Fame!—FAME!—Know ye the half? I’d venture not—
But, mark my words, you’re better in that state,
For, once it’s launched, one can’t un-sling the shot
That felled Goliath. Fame’s the foulest fate!
I was a young and inexperienced scribbler
Pimping out at some pathetic launch,
To schmooze at every fawner, friend, and nibbler,
Shake every hand, perhaps kiss every haunch.
I’d just begun to gear up to deliver
A little speech in thanks to a few or more
Then present, when I felt a sudden shiver
Chill the room. All eyes pulled to the door
Where stood a solitary, haggard figure
Aimed straight at me, and striding as he spoke.

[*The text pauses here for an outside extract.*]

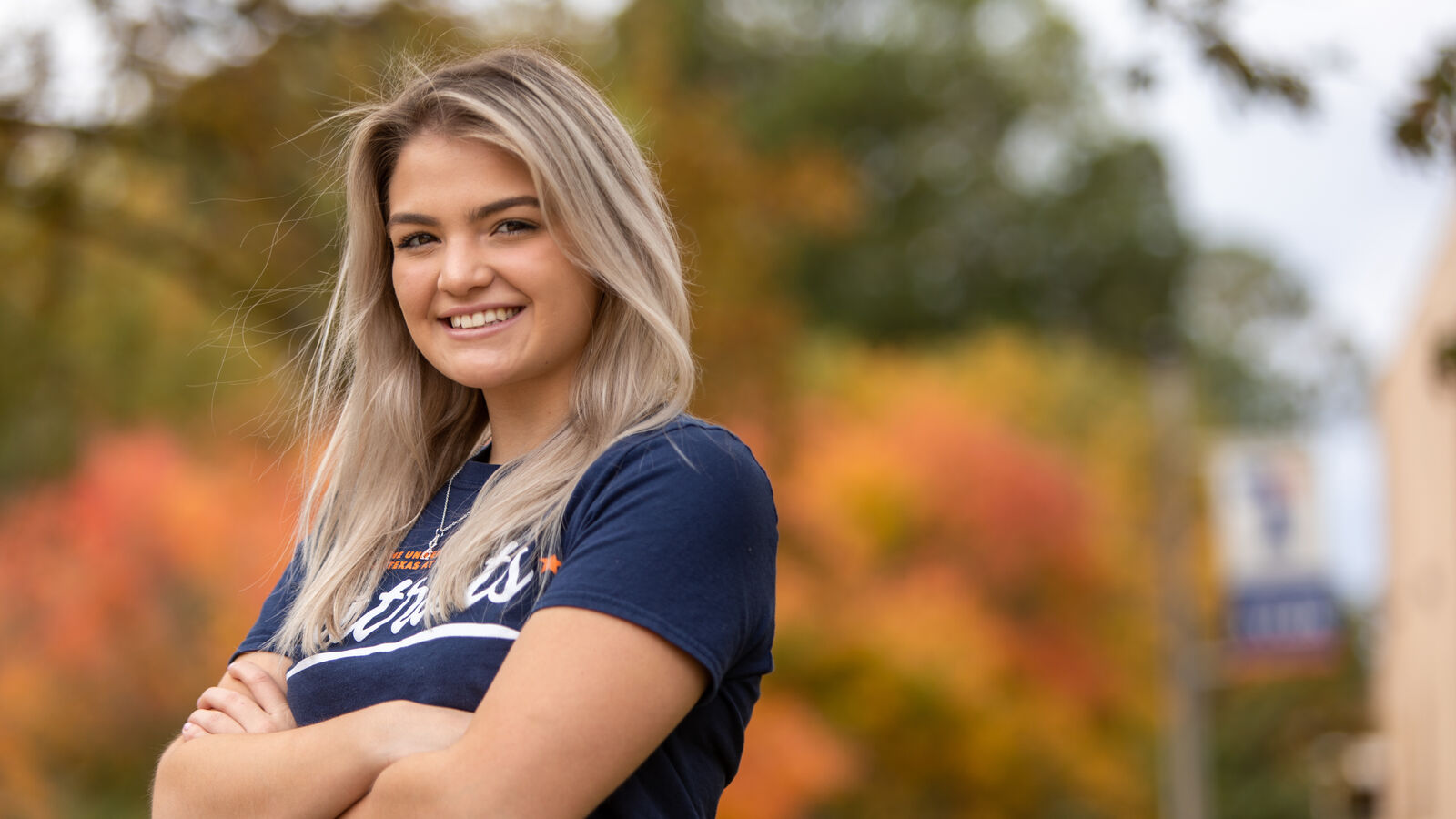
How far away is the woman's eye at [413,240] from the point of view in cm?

His form as he advanced grew ever bigger
Until I smelled each wine stain in his cloak.
The stranger seemed familiar, yet was alien
His eyes were flame—a man quite out of mind.

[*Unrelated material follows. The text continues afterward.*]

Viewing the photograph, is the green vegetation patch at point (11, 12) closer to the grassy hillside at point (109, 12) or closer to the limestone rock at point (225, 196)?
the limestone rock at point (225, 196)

He eyed me like a stone slab, by Pygmalion;
I asked him if he’d like his copy signed.
He begged me: did I recognize his face?—
A smoother version, maybe, and less drawn;
He asked if just perhaps my mind might place
A phiz like his, but closer to its dawn
Than to this misty dusk. I shrugged. He urged.

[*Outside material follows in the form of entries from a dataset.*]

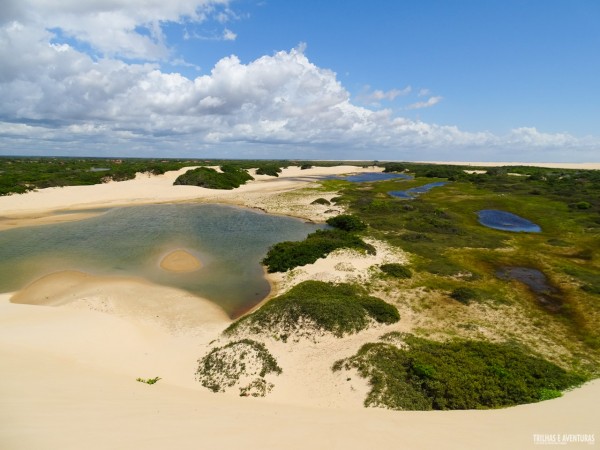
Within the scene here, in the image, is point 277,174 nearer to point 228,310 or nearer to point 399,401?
point 228,310

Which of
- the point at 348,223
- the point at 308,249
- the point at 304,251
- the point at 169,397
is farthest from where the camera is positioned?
the point at 348,223

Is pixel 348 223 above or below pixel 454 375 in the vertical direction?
above

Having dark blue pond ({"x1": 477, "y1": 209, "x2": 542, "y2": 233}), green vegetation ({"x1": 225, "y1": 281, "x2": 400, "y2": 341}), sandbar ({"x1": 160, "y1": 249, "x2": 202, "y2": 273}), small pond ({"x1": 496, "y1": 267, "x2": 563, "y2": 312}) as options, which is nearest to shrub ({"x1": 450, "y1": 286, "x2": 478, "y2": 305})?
small pond ({"x1": 496, "y1": 267, "x2": 563, "y2": 312})

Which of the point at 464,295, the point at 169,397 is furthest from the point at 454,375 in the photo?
the point at 169,397

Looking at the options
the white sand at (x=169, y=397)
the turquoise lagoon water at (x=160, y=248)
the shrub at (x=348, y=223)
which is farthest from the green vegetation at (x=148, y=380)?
the shrub at (x=348, y=223)

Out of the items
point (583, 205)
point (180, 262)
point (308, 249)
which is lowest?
point (180, 262)

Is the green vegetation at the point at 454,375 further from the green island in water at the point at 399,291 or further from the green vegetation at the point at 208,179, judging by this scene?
the green vegetation at the point at 208,179

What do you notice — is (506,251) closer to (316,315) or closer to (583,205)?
(316,315)
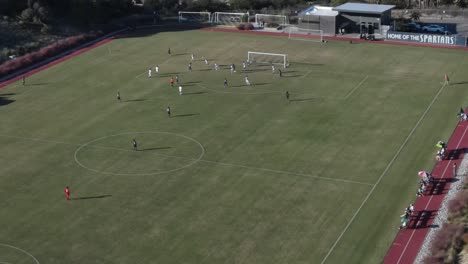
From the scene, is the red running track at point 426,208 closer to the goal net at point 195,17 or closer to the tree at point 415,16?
the tree at point 415,16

But as he wheeled to go the way he’d come
He turned; and, as he did, his profile verged
And snapped in place: I knew it—knew it from
The inside flap of some old, well-worn tome,
Proclaimed by all the journals as superb,
Airbrushed and turtle-necked, in monochrome,
And beaming out above a brilliant blurb.
(I later learned the frightful time it took
To fluff that wig. His paunch, below the fold,
Might well have, if included, bowed the book—
On top of which, the shot was ten years old.)
I said:"It’s you!" He said:" Indeed it is"
And back into the fold the giant came.
I begged for his instruction in the biz.
He grinned a thin, cold grin. "What is my name?"
But I drew blanks and longer blanks. He smiled
And said: "It seems my luck’s at last run out.
A time there was when I would be reviled
As soon as sighted, or loved by devout
Fanatics. In between, a gulf of bleak
Indifference. But most took one extreme,
It’s tough to say which worse, or which could wreak
The most of mischief. Sometimes it would seem
That both were but the same: two devils in
Opposing guises, who would take in turns,
To torture me for complementary sins
With complementary punishments. It burns
As much, you can be sure, to be adored
By cloying masses, as it does to be
Abhorred by clawing mobs—though I have scored
Without a doubt, a greater quantity
Of those in the latter camp. Now I must warn
What you can well expect if you persist:
For I’ll be dead before the coming morn,
But you—there still is hope. You yet exist!
You think yourself a marble bust. You’re slate,
And every creep and critic is a sponge
Who with a single swipe across your pate
Remakes it as their own so they can lunge
Full-tilt at wheeling windmills with your voice
And knock them over, pin the crime on you,
And leave you there with little other choice
But shrug and laugh ‘What are you going to do?’
The game is called the death of a thousand cuts,
Its object, to destroy what makes you you:
Your face, a feast on which the fame-beast gluts,
And further fare: your mind. Your spirit, too,
Until all that remains, an empty name
that rests, uncut, gilt-edged, upon some shelf!"
Thus I heard sung the crippling curse of fame . . .
But still, I’d like to find out for myself.